** start of Listed entries **

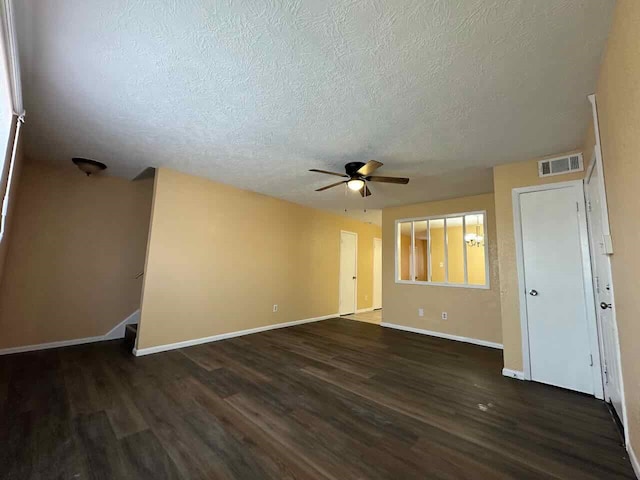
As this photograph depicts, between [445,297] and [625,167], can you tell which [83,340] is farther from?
[625,167]

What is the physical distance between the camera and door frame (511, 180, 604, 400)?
256 centimetres

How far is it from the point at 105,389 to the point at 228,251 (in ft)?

** end of Listed entries **

* Required task
Repeat the material above in full and exactly, omitting the pictures.

* In response
As this photograph depicts, between [445,297] and [625,167], can you tell which [83,340] is farther from?
[625,167]

What is the physical distance between the camera and door frame (511, 180, 604, 400)?
256 centimetres

How far is it from the point at 105,389 to the point at 228,251 (in ft)?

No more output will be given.